The Quon Dynasty is a Canadian television program that premiered on October 16, 2011, on Citytv. Produced by Anaid Productions, it is a documentary following the Quon family, restaurateurs in Edmonton, Alberta. The family had also appeared on the earlier series The Family Restaurant, which profiled several different family-owned restaurants in the Edmonton area. In Asia, The Quon Dynasty is aired on bio. There is also a Cantonese edition of The Quon Dynasty , which is aired on OMNI, a sister network of Citytv.

The Quon Dynasty was nominated for Best Documentary Series and Best Production Reflecting Cultural Diversity in the Alberta Film and Television Awards.

Synopsis 
The Quons are a Chinese family that live in Edmonton, Alberta. They all run their restaurant, the Lingnan, owned by Kinman Quon. His wife, Amy Quon, owns the fast-food restaurant Chicken For Lunch in Downtown. The Lingnan features many traditional Chinese foods and drinks, and usually gets large numbers of customers. Miles, wants the restaurant to be modern, not old-fashioned. He is loyal to his family and is "the number one son", and he takes that role very seriously. Kinman does not like change, he likes the Lingnan the way it is, because it has been doing fine for sixty years.
Mandy, Amy and Kinman's daughter, lives with her parents and currently works nights at the restaurant. She is dating a man named Ajit, who also works at the Lingnan. She dreams of a life of glamour and fame, and is not completely devoted to the restaurant. Marty, who also lives with Amy and Kinman, is the "slacker", and does not want to work for his desired riches. Amy, their mother, loves her children and takes control of all aspects of their life as much as she can.

GIVEN EXERCISE A:
Do these statements agree with the text on The Quon Dynasty? (i) The program premiered on Citytv. (ii) Amy Quon owns the Lingnan. (iii) Mandy works nights at the restaurant. For each, answer yes or no and quote the deciding words from the text.

RECORDS FOR THIS EXERCISE:
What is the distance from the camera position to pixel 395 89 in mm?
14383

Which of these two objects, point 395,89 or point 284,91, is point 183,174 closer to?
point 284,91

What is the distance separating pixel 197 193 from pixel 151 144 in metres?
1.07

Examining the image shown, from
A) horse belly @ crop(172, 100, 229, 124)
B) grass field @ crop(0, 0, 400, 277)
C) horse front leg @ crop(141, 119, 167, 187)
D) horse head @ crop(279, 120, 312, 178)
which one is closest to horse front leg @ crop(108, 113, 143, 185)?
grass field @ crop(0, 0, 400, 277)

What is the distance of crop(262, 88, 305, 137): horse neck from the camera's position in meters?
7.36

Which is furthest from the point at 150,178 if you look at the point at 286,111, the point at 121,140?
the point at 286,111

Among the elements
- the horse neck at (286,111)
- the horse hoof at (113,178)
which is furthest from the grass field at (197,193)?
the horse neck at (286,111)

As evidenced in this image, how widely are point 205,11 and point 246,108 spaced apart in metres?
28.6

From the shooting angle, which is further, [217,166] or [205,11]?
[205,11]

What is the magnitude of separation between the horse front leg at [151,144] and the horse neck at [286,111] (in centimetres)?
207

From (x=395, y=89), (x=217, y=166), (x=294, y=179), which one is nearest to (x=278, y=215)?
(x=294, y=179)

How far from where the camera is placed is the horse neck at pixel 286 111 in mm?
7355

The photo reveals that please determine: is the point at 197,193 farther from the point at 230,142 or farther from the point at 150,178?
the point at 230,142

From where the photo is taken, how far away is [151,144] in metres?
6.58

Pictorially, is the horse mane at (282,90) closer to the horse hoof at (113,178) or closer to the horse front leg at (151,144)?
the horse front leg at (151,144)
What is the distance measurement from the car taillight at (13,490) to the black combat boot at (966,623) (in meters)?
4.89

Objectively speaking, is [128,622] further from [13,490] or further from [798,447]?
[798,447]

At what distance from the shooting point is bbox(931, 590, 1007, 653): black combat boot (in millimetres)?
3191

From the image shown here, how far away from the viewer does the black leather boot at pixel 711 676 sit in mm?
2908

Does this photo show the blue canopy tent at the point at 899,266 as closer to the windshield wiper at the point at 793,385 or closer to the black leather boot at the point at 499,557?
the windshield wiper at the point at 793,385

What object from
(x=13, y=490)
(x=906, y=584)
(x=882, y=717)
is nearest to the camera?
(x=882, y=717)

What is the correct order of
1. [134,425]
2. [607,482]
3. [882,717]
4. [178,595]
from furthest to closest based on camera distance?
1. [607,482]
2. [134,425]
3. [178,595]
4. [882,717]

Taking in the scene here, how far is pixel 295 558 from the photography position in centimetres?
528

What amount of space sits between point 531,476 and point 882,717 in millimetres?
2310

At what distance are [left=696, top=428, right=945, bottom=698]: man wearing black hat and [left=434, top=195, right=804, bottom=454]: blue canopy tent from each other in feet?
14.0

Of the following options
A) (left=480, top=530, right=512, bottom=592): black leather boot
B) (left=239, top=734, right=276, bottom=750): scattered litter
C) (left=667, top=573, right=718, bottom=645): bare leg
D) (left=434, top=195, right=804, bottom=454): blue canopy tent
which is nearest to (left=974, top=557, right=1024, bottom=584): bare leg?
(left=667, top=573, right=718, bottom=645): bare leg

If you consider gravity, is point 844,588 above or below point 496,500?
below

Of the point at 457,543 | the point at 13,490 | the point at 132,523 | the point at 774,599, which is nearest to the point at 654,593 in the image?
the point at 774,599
...
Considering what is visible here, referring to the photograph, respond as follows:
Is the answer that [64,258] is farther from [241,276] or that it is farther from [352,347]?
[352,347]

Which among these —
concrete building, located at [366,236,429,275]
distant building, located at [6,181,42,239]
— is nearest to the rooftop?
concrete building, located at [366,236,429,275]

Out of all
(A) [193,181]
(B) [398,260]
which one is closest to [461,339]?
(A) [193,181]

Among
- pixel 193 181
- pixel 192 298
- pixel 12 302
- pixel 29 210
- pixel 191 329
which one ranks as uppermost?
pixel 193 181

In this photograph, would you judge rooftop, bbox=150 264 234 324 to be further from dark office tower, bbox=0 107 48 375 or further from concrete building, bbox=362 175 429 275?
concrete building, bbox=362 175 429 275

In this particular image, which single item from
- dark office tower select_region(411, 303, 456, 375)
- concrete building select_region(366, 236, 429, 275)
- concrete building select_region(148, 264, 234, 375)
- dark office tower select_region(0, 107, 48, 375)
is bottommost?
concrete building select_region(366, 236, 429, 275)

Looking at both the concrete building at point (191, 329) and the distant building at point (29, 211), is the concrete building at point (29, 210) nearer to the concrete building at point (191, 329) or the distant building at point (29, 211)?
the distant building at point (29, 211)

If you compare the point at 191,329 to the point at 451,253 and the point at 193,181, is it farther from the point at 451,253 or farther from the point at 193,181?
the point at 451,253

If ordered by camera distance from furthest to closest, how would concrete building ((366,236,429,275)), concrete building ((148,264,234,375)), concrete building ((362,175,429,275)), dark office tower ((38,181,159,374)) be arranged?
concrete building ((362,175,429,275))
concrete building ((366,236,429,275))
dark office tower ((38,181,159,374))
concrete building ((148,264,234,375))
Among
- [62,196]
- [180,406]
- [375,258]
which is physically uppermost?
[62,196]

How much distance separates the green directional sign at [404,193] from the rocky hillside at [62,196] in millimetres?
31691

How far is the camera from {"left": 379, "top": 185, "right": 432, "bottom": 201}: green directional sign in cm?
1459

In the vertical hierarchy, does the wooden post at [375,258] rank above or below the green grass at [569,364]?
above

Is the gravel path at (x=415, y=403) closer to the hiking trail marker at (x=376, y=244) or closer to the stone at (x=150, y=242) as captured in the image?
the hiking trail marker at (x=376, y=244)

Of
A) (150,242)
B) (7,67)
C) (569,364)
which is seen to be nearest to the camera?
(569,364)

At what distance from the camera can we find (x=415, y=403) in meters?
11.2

GIVEN EXERCISE B:
How many lines of the records contain the string "hiking"? Reply with the number only.

WORKED SOLUTION A:
(i) Yes: "premiered on October 16, 2011, on Citytv."
(ii) No: "their restaurant, the Lingnan, owned by Kinman Quon."
(iii) Yes: "currently works nights at the restaurant."

WORKED SOLUTION B:
2